- [INSTRUCTIONS]:
1/ According to the article on aviation words, what name did Samuel Langley give his tandem-winged flying machine?
2/ Reproduce, without any alteration, the lines of the records beginning with the line that contains "By looking at this image, can you say the" and continuing through the final line of the records.

- [EXCERPT TO READ]:
§

Get extra lift from AOPA. Start your free membership trial today! Click here

Aviation speak

Aviation speak

The roots of flying words

aviation speak
Illustration by David Vogin

Stall. A stall can occur at any speed, and at any attitude. Oh, don’t worry: That’ll be on the test. Stalling sounds like something the engine should do. When an airplane stalls on landing, an ambitious local reporter rushes out to the airport, interviews a few pilots, then writes that the crash happened when the engine stalled. After you start taking up passengers, during the preflight briefing you usually have to explain that if the engine should quit, the airplane turns into a glider; it doesn’t just plunge out of the sky. Or go into a spin. So, then, why is a stall called a stall?

Blame Wilbur Wright.

In a letter to his mentor, Octave Chanute, Wright wrote, “After about 200 feet, [Orville] allowed the machine to turn up a little too much and it stalled.” It was a spontaneous choice of words. Maybe he could have used “tailed” or “plunged,” which means today we’d be cautioned against “plunge/spin accidents.” But stall stuck. Many other Wright terms didn’t; if they had, instead of a pilot you’d be an aeroplanist or an operator, in a flying machine or a flyer, changing pitch with the horizontal rudder.

Their contemporary Samuel Langley fared no better. He called his tandem-winged flying machine, which plunged tail-first into the icy Potomac River only days before the Wrights succeeded, an aerodrome. (Actually, and humbly, he named it the Great Aerodrome.) World War I pilots adopted the word to describe their airfields.

§

(Excerpt from a dataset)
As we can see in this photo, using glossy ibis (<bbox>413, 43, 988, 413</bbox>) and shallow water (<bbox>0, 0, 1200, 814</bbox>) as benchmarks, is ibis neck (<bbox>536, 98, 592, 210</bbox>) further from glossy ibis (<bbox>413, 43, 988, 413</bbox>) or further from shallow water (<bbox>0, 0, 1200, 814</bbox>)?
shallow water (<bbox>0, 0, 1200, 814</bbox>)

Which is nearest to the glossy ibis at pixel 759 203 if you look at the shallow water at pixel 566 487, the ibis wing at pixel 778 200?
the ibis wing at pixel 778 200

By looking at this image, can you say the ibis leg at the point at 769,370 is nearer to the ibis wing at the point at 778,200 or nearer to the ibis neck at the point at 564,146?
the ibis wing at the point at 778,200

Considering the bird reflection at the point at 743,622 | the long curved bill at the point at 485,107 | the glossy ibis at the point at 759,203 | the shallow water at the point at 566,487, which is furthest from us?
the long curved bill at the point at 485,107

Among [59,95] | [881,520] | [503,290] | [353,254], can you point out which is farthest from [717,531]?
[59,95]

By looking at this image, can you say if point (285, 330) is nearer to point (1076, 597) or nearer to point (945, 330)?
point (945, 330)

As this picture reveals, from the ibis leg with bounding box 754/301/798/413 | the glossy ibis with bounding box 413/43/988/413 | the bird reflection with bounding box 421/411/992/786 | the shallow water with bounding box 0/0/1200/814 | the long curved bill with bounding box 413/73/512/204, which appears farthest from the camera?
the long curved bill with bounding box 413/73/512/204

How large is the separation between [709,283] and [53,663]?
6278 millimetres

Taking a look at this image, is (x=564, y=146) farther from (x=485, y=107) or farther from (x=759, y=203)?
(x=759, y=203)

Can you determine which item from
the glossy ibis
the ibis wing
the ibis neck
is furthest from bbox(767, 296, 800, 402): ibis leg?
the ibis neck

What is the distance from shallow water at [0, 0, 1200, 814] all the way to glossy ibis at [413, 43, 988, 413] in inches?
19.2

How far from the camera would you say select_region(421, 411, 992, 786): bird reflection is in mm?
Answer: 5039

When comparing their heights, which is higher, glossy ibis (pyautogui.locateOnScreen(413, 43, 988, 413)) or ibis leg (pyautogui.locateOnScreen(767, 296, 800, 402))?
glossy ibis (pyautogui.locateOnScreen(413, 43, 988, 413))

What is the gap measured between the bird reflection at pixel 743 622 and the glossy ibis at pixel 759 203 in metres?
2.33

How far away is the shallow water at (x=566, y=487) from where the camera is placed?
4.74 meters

§

- [ANSWERS IN ORDER]:
1/ He called it an aerodrome, and he named it the Great Aerodrome.

2/
By looking at this image, can you say the ibis leg at the point at 769,370 is nearer to the ibis wing at the point at 778,200 or nearer to the ibis neck at the point at 564,146?
the ibis wing at the point at 778,200

Considering the bird reflection at the point at 743,622 | the long curved bill at the point at 485,107 | the glossy ibis at the point at 759,203 | the shallow water at the point at 566,487, which is furthest from us?
the long curved bill at the point at 485,107

Among [59,95] | [881,520] | [503,290] | [353,254], can you point out which is farthest from [717,531]?
[59,95]

By looking at this image, can you say if point (285, 330) is nearer to point (1076, 597) or nearer to point (945, 330)?
point (945, 330)

As this picture reveals, from the ibis leg with bounding box 754/301/798/413 | the glossy ibis with bounding box 413/43/988/413 | the bird reflection with bounding box 421/411/992/786 | the shallow water with bounding box 0/0/1200/814 | the long curved bill with bounding box 413/73/512/204, which appears farthest from the camera?
the long curved bill with bounding box 413/73/512/204

How large is the separation between [709,283] and [53,663]?
6278 millimetres

Taking a look at this image, is (x=564, y=146) farther from (x=485, y=107) or farther from (x=759, y=203)?
(x=759, y=203)

Can you determine which item from
the glossy ibis
the ibis wing
the ibis neck
is furthest from bbox(767, 296, 800, 402): ibis leg?
the ibis neck

What is the distance from shallow water at [0, 0, 1200, 814] all the way to glossy ibis at [413, 43, 988, 413] in inches?
19.2

How far from the camera would you say select_region(421, 411, 992, 786): bird reflection is in mm?
Answer: 5039

When comparing their heights, which is higher, glossy ibis (pyautogui.locateOnScreen(413, 43, 988, 413)) or ibis leg (pyautogui.locateOnScreen(767, 296, 800, 402))?
glossy ibis (pyautogui.locateOnScreen(413, 43, 988, 413))

What is the gap measured between the bird reflection at pixel 743 622 and the glossy ibis at pixel 759 203 in metres?
2.33

How far away is the shallow water at (x=566, y=487) from where the camera is placed?
4.74 meters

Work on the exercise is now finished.